Die neuen Stadtteile werden in das Förderprogramm Sozialer Zusammenhalt aufgenommen und als Quartiersmanagement-Gebiete ausgewiesen. Dazu gehören der Nauener Platz, der Südpark, der Askanische Platz, die Paul-Hertz-Siedlung, Neustadt West, die Georg-Ramin-Siedlung, der Tirschenreuther Ring, Britz Nord, Britz Süd, die Bohlener Straße und der Hausotterplatz. Jedes dieser Gebiete erhält zusätzliche Mittel für soziale Projekte und städtische Aufwertungsmaßnahmen.
Die Erweiterung erfolgt im Zuge des schrittweisen Auslaufens der Vollförderung für 19 bestehende Gebiete bis Ende 2027. Einige dieser ausscheidenden Stadtteile bleiben im Rahmen des Programms Quartiersmanagement Light mit einer reduzierten Unterstützungsstruktur erhalten.

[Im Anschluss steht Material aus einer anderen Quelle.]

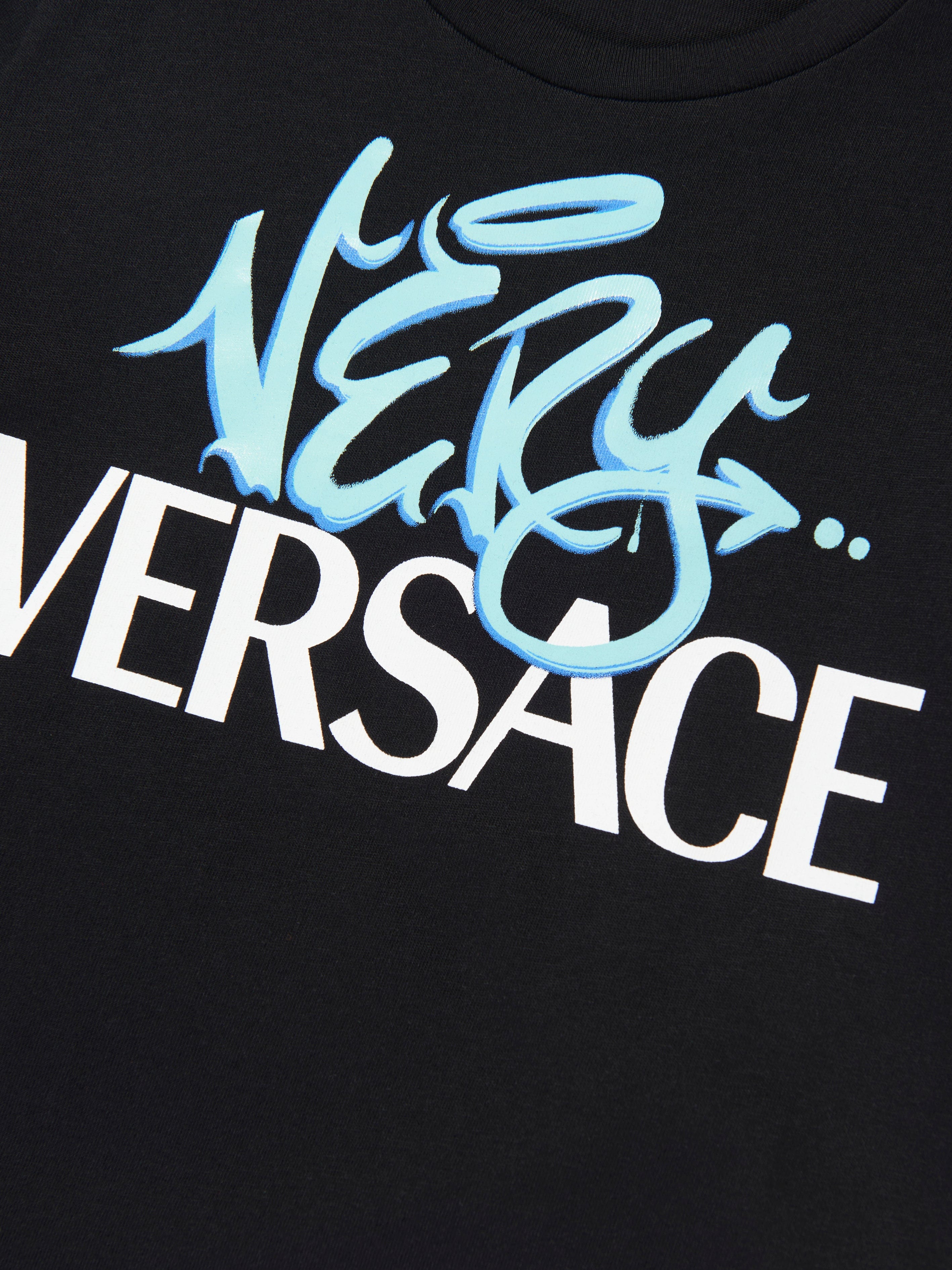 Versace Boys Logo Print T-Shirt in Black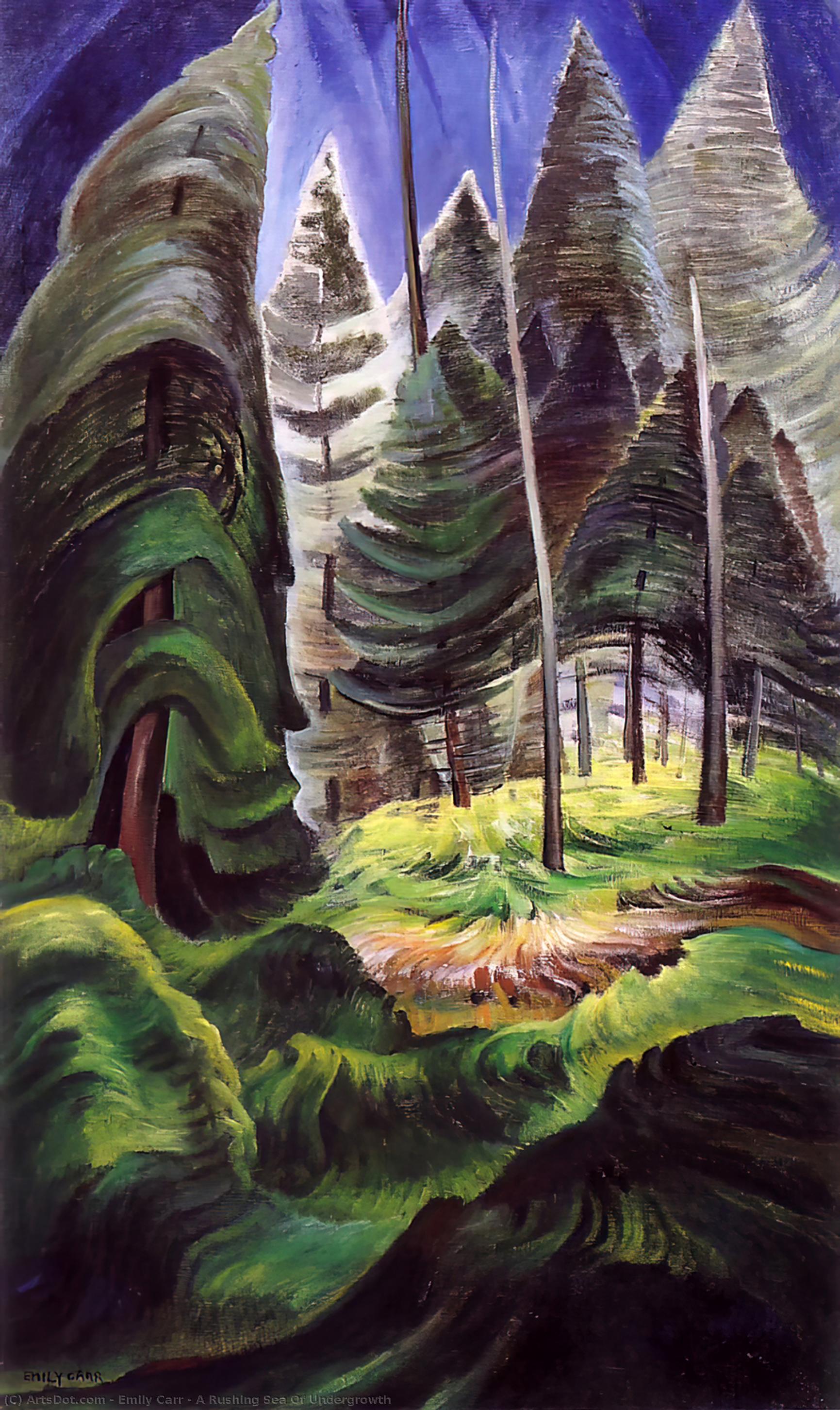 Wikioo.org - The Encyclopedia of Fine Arts - Painting, Artwork by Emily Carr - A Rushing Sea Of Undergrowth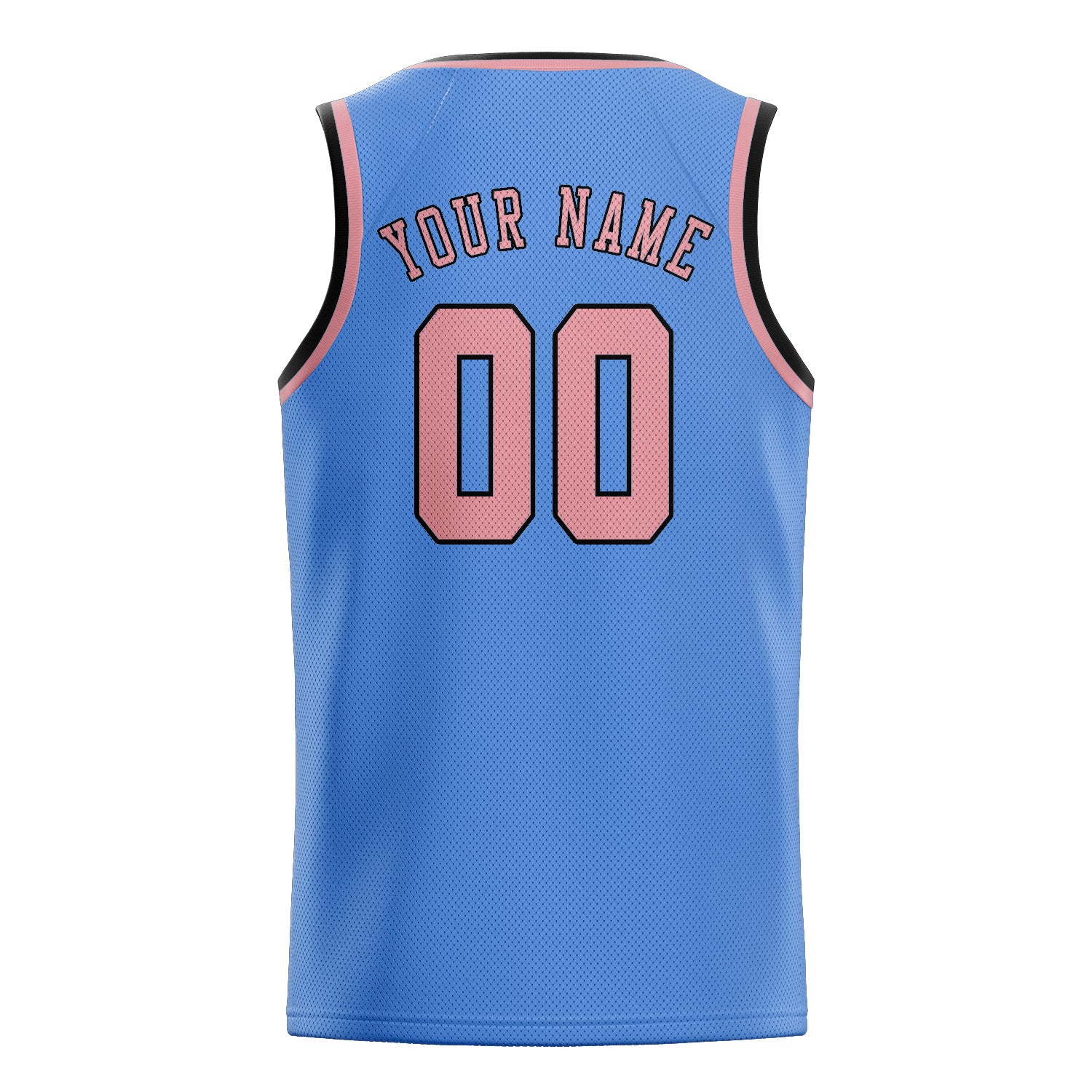 Maillot de basketball personnalisé bleu clair et rose clair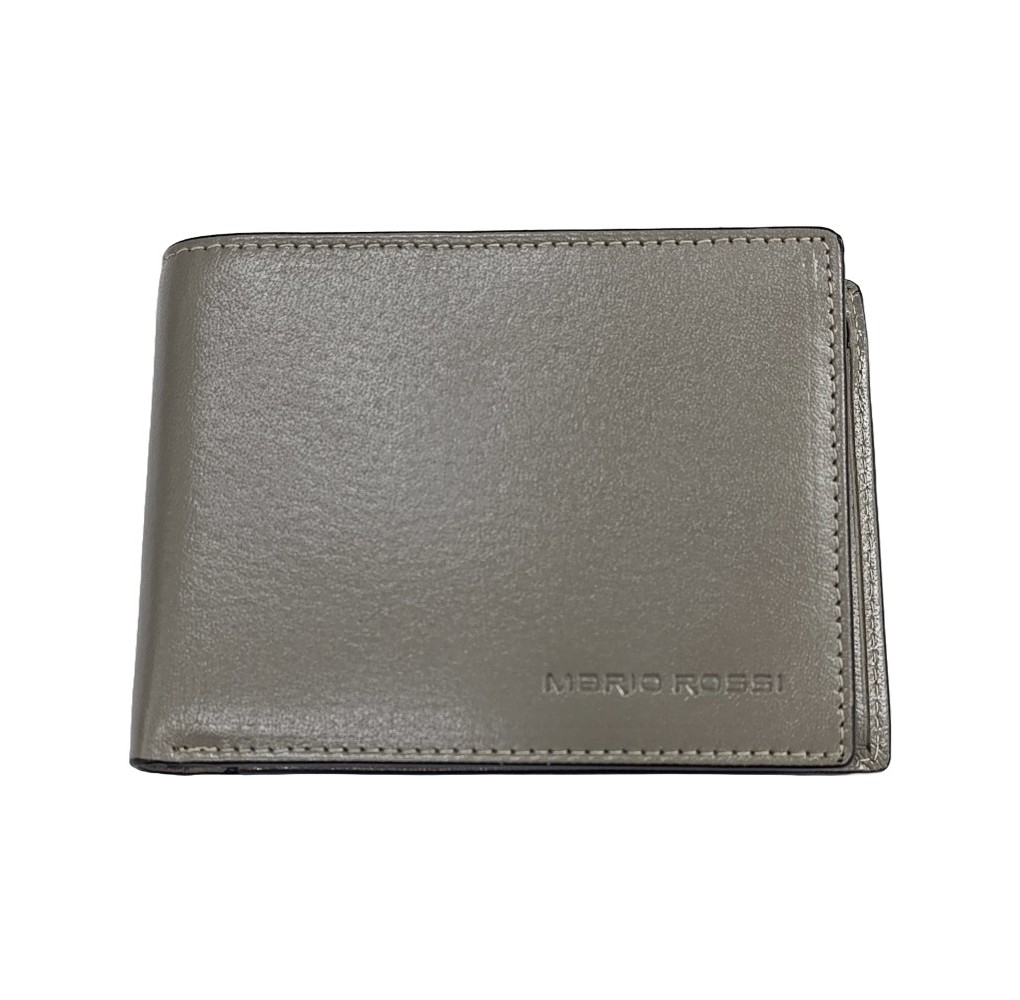 Ανδρικό Δερμάτινο Πορτοφόλι Mario Rossi Γκρι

Dadurch bleibt zwar eine lokale Präsenz bestehen, allerdings mit geringeren Ressourcen.
Seit 1999 sind über 700 Millionen Euro aus Bundes- und Landesmitteln in die Stabilisierung von 50 Berliner Quartieren geflossen. Die neue Phase baut auf diesen Investitionen auf: Vor-Ort-Teams arbeiten gezielt daran, die Nachbarschaften zu aktivieren und lokale Netzwerke aufzubauen. Bürgerinnen und Bürger erhalten mehr Möglichkeiten, ihre Kieze durch direkte Mitgestaltung mitzuprägen.

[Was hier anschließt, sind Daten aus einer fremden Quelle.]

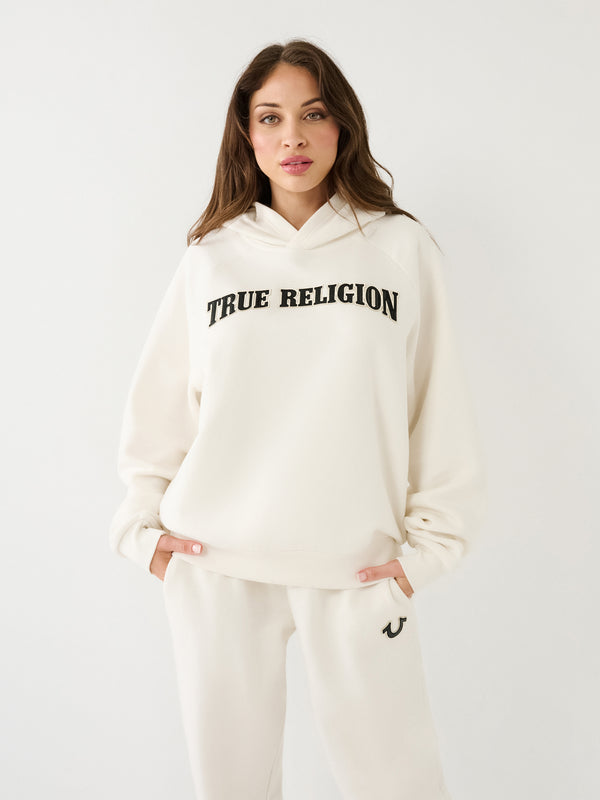 True Religion Hoodie Arched Logo Winter White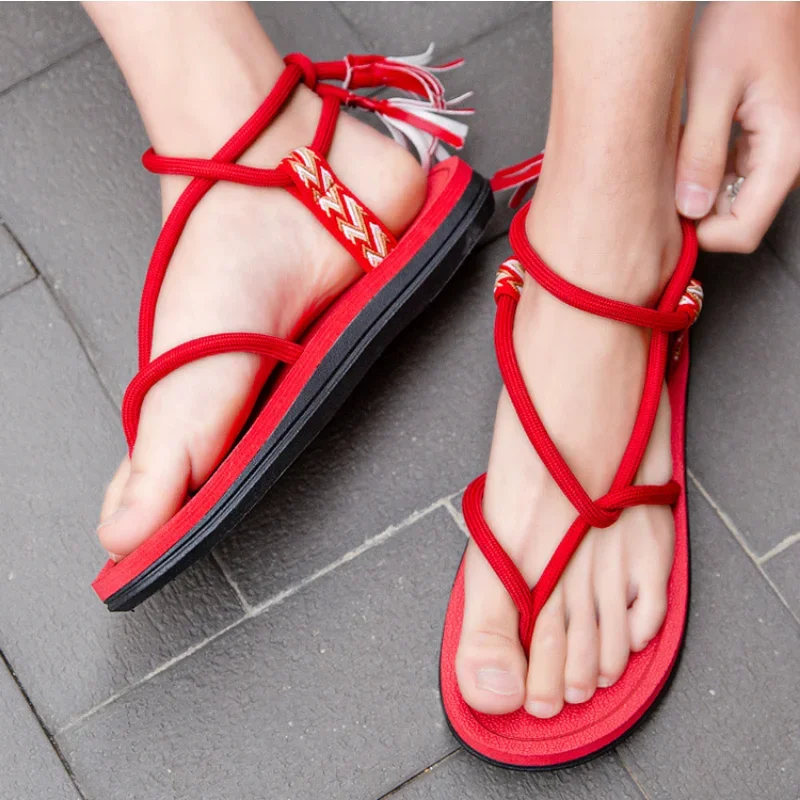 Pintoed Beach Sandals Couple Style Summer Trend Fashion Sandals Female Outerwear Rope Printed Herringbone Strap Slippers Male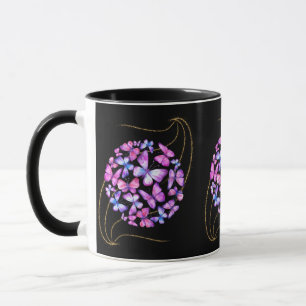 Beautiful Watercolor Butterflies with Gold Bling Mug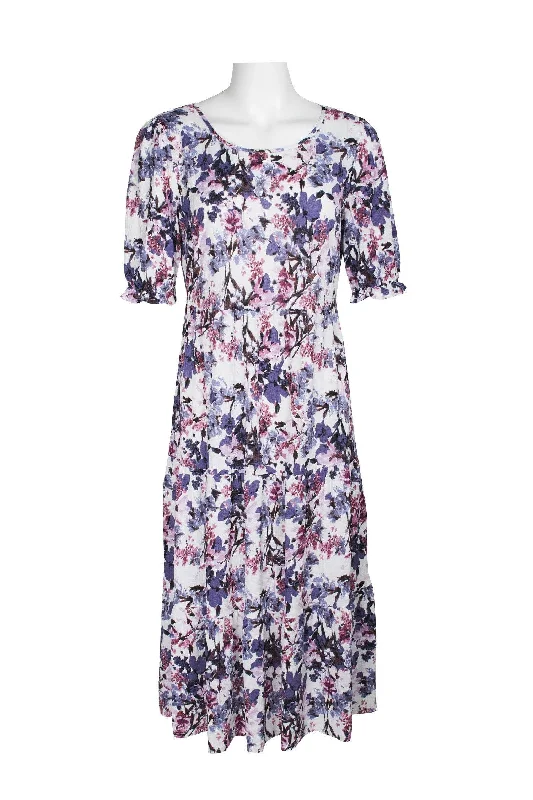 Elegant women's dressesConnected Apparel Short Sleeve Floral Print Dress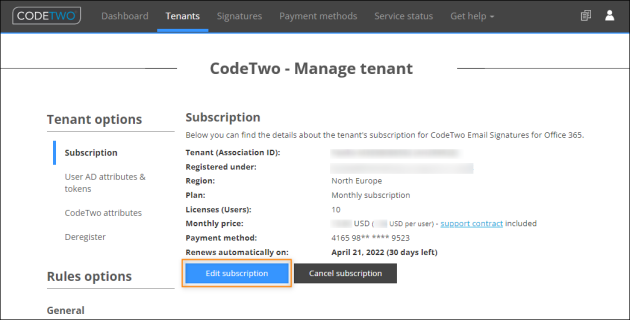 Accessing the Edit subscription wizard.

Mit dem Ausbau des Programms profitieren nun 24 Stadtteile von gezielter Förderung. Die lokalen Teams konzentrieren sich auf Bürgerbeteiligung und Entwicklungsprojekte. Die Änderungen treten 2028 in Kraft; die Finanzierungs- und Koordinationsstrukturen sind bereits etabliert.